— start —
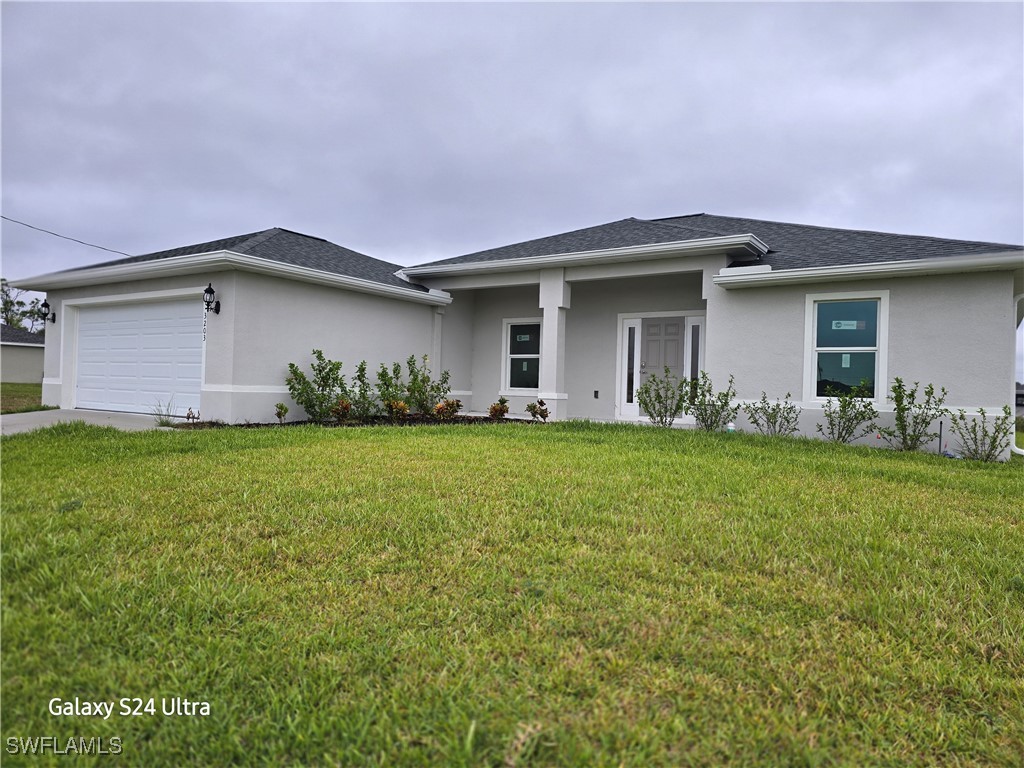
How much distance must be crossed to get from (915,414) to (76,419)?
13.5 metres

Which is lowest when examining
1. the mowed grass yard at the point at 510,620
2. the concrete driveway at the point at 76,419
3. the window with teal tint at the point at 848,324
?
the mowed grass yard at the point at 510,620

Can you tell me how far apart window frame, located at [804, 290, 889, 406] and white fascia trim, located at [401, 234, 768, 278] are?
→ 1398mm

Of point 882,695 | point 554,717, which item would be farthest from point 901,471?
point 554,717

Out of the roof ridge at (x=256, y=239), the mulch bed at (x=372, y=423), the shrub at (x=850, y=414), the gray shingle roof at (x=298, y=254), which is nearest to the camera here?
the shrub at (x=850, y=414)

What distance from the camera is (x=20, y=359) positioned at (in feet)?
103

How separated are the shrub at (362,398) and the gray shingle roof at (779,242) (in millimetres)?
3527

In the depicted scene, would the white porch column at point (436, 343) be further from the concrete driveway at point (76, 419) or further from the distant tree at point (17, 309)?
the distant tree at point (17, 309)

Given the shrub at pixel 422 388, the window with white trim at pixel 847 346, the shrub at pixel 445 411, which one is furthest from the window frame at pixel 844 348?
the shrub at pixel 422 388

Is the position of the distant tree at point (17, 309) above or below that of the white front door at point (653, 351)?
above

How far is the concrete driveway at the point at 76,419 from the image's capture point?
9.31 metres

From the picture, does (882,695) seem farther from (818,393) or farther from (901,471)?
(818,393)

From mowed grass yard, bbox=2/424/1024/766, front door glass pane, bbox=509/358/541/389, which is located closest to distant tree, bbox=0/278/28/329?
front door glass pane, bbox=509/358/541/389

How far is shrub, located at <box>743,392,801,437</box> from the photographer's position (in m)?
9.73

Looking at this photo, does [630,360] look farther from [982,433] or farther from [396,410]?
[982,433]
— end —
— start —
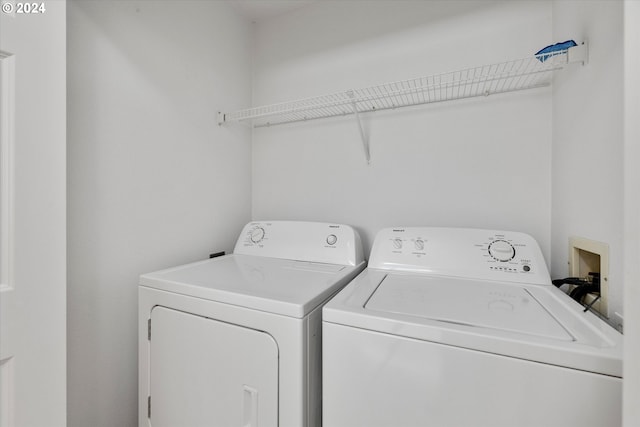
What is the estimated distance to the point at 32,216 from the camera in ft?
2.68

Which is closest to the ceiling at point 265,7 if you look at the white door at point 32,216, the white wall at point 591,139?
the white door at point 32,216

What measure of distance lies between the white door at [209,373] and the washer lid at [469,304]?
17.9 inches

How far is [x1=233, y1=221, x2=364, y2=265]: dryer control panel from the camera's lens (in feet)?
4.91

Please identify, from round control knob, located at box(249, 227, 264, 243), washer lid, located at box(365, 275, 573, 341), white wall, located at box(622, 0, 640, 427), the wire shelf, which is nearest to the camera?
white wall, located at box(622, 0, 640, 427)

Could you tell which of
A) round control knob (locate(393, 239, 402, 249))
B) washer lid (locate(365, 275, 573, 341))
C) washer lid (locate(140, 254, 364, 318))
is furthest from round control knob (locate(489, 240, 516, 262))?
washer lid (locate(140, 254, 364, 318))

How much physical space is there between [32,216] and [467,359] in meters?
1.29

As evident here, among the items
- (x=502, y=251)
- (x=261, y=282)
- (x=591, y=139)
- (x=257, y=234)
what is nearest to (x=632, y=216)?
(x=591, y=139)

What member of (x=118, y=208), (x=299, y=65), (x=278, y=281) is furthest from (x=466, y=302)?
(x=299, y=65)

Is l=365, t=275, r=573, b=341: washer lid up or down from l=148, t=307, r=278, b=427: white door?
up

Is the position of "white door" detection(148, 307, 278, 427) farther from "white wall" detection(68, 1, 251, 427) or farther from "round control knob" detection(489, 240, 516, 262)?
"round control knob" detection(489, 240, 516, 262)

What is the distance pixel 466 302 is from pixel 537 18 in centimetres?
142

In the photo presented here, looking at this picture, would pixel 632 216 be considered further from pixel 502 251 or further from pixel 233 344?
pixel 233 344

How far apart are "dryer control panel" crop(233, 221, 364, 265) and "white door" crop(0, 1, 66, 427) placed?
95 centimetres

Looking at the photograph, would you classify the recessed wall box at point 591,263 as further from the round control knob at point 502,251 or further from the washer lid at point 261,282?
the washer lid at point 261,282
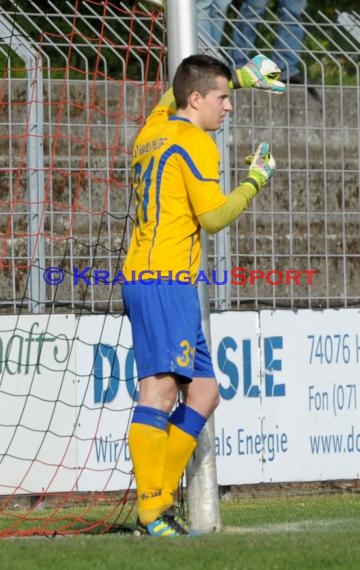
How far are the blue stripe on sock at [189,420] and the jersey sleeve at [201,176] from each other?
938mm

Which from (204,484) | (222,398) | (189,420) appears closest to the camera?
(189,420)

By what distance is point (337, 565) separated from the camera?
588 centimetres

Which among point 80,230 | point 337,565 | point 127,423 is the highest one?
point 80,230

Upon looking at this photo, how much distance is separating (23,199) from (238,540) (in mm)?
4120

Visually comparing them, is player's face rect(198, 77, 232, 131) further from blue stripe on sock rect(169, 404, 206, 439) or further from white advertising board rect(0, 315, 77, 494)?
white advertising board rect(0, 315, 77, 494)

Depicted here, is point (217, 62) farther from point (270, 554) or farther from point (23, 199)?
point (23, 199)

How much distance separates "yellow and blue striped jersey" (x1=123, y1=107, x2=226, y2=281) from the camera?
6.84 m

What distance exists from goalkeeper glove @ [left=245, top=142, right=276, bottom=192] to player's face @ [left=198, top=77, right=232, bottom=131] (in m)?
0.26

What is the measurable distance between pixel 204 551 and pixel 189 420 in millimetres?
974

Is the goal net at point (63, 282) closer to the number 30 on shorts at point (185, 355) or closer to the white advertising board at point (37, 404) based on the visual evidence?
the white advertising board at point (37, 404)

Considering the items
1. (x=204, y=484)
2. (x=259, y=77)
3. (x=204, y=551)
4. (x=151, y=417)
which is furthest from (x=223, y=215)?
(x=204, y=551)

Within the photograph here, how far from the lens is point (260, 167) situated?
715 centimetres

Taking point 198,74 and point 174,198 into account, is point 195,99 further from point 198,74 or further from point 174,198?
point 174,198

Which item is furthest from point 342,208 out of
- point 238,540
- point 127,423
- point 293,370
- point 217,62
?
— end —
— start —
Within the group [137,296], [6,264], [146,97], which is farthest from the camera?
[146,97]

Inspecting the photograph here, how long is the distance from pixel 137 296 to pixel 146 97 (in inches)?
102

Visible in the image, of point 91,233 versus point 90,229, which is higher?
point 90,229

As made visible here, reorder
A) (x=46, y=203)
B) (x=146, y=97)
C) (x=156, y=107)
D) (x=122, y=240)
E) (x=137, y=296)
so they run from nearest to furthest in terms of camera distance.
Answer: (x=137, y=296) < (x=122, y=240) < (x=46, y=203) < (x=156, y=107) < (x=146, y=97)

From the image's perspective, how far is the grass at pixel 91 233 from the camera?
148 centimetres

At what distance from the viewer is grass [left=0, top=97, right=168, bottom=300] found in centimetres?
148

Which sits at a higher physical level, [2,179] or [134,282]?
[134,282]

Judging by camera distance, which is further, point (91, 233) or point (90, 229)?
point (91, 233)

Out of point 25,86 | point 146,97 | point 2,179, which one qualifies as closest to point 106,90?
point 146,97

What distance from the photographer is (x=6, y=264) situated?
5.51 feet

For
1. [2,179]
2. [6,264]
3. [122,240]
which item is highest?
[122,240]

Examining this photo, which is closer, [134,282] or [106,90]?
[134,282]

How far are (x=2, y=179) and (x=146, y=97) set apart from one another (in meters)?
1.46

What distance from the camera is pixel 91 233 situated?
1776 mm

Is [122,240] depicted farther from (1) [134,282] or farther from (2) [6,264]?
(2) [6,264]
— end —
Directions for this task. State how many lines in the entries above contain the word "closest", counting only matches with the same capitalization, and reply with the number alone.

Exercise result. 4